▶ Document
** Start **
COP26 politicians give thumbs up to oil and gas

January 11, 2022

No sooner had politicians signed the Glasgow Climate Pact in November, than the US government paved the way for new oil and gas output, by selling $191 million of new drilling licences.

ExxonMobil, Chevron, BP, Shell and 29 other companies bid at an auction for blocks in the Gulf of Mexico, in an area twice the size of Florida.

The sale came after the Joe Biden administration’s moratorium on new drilling was overturned in the courts. Earthjustice said the sale was a “climate bombshell”: if all that production goes ahead, an extra 600 million tonnes of carbon dioxide goes into the atmosphere.

On the plus side, the UK’s biggest new oil project, Cambo, suffered a blow, as Shell pulled out, after forceful mobilisation by climate campaigners. Siccar Point Energy, which owns 70% of the project, then said it is pausing work.
** End **
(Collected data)
** Start **
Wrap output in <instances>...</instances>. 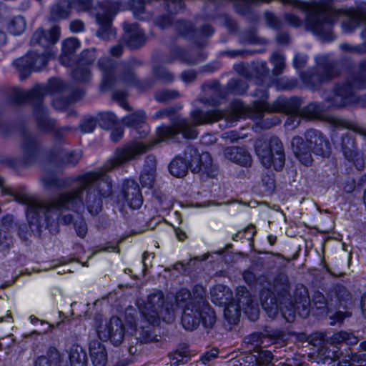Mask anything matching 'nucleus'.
Instances as JSON below:
<instances>
[{
  "label": "nucleus",
  "mask_w": 366,
  "mask_h": 366,
  "mask_svg": "<svg viewBox=\"0 0 366 366\" xmlns=\"http://www.w3.org/2000/svg\"><path fill=\"white\" fill-rule=\"evenodd\" d=\"M123 123L127 127L134 128L142 138L144 137L149 131V126L146 123V114L143 110H138L126 116L123 119Z\"/></svg>",
  "instance_id": "4be33fe9"
},
{
  "label": "nucleus",
  "mask_w": 366,
  "mask_h": 366,
  "mask_svg": "<svg viewBox=\"0 0 366 366\" xmlns=\"http://www.w3.org/2000/svg\"><path fill=\"white\" fill-rule=\"evenodd\" d=\"M69 14V7L65 1L54 5L51 9L50 18L54 21L66 18Z\"/></svg>",
  "instance_id": "4c0bfd02"
},
{
  "label": "nucleus",
  "mask_w": 366,
  "mask_h": 366,
  "mask_svg": "<svg viewBox=\"0 0 366 366\" xmlns=\"http://www.w3.org/2000/svg\"><path fill=\"white\" fill-rule=\"evenodd\" d=\"M224 156L229 161L244 167L249 166L251 164V155L243 147H227L224 150Z\"/></svg>",
  "instance_id": "5701e85b"
},
{
  "label": "nucleus",
  "mask_w": 366,
  "mask_h": 366,
  "mask_svg": "<svg viewBox=\"0 0 366 366\" xmlns=\"http://www.w3.org/2000/svg\"><path fill=\"white\" fill-rule=\"evenodd\" d=\"M247 112L248 109L239 100L233 102L230 105V109L227 111L213 109L204 112L196 109L190 114L191 120L184 119L173 126L159 127L157 131V138L159 141H166L174 139L177 134H182L184 138L195 139L198 135L195 127L212 124L221 119H224L227 123L232 124L244 117Z\"/></svg>",
  "instance_id": "f03ea898"
},
{
  "label": "nucleus",
  "mask_w": 366,
  "mask_h": 366,
  "mask_svg": "<svg viewBox=\"0 0 366 366\" xmlns=\"http://www.w3.org/2000/svg\"><path fill=\"white\" fill-rule=\"evenodd\" d=\"M33 59L34 56H32L29 52L26 56L14 61V64L21 72V76L22 75H25V78L26 75L33 70Z\"/></svg>",
  "instance_id": "e433bc0d"
},
{
  "label": "nucleus",
  "mask_w": 366,
  "mask_h": 366,
  "mask_svg": "<svg viewBox=\"0 0 366 366\" xmlns=\"http://www.w3.org/2000/svg\"><path fill=\"white\" fill-rule=\"evenodd\" d=\"M256 152L262 164L269 169L273 167L276 171L281 170L285 161L283 145L277 137H272L268 142L257 141Z\"/></svg>",
  "instance_id": "1a4fd4ad"
},
{
  "label": "nucleus",
  "mask_w": 366,
  "mask_h": 366,
  "mask_svg": "<svg viewBox=\"0 0 366 366\" xmlns=\"http://www.w3.org/2000/svg\"><path fill=\"white\" fill-rule=\"evenodd\" d=\"M39 127L44 132L51 130L54 127V121L47 117L46 111L43 107H39L35 112Z\"/></svg>",
  "instance_id": "f704fd0d"
},
{
  "label": "nucleus",
  "mask_w": 366,
  "mask_h": 366,
  "mask_svg": "<svg viewBox=\"0 0 366 366\" xmlns=\"http://www.w3.org/2000/svg\"><path fill=\"white\" fill-rule=\"evenodd\" d=\"M265 19L269 26L274 29H278L280 27L281 21L273 14L267 12L265 14Z\"/></svg>",
  "instance_id": "680f3d73"
},
{
  "label": "nucleus",
  "mask_w": 366,
  "mask_h": 366,
  "mask_svg": "<svg viewBox=\"0 0 366 366\" xmlns=\"http://www.w3.org/2000/svg\"><path fill=\"white\" fill-rule=\"evenodd\" d=\"M62 363V357L58 350L51 346L46 355L39 356L34 362V366H59Z\"/></svg>",
  "instance_id": "bb28decb"
},
{
  "label": "nucleus",
  "mask_w": 366,
  "mask_h": 366,
  "mask_svg": "<svg viewBox=\"0 0 366 366\" xmlns=\"http://www.w3.org/2000/svg\"><path fill=\"white\" fill-rule=\"evenodd\" d=\"M261 93V99L255 101L252 107L254 115L257 118L261 119L263 112L290 113L285 122V124L294 129L300 124L302 118L312 119L317 114L315 106L312 104L301 110L296 108L292 110L289 108L288 102L285 99H278L270 105L266 102L267 99V92L262 91Z\"/></svg>",
  "instance_id": "20e7f679"
},
{
  "label": "nucleus",
  "mask_w": 366,
  "mask_h": 366,
  "mask_svg": "<svg viewBox=\"0 0 366 366\" xmlns=\"http://www.w3.org/2000/svg\"><path fill=\"white\" fill-rule=\"evenodd\" d=\"M361 74L352 77L346 84L335 86L328 101L335 107H342L352 104L366 107V94L356 98L354 94L355 89H362L366 85V61L360 64Z\"/></svg>",
  "instance_id": "423d86ee"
** End **
▶ The problem
Carry on the article about oil and gas after COP26, starting right after its final sentence. These rows have nothing to do with the article about oil and gas after COP26.

▶ Exercise response
Extinction Rebellion in London, September 2020. Photo by Steve Eason

Cambo could still go ahead, though, and if it does, that will be thanks in part to the UK’s lavish tax breaks for North Sea producers. Siccar Point says the project is “not forecasted to pay taxes for many years”.

The company-friendly tax regime means that in 2020 the treasury collected a paltry £255 million from oil and gas producers, while handing rebates of £39 million to BP and £110 million to Shell. 

These tax breaks are just one part of a multi-billion-dollar mountain of subsidies for fossil fuel producers from rich countries’ governments.

And those subsidies form the background to COP26’s failure to tackle global heating, and to the decisions made there, which Climate Action Tracker estimates will lead to 2.1-2.7 degrees of warming, far above the 1.5 degree target.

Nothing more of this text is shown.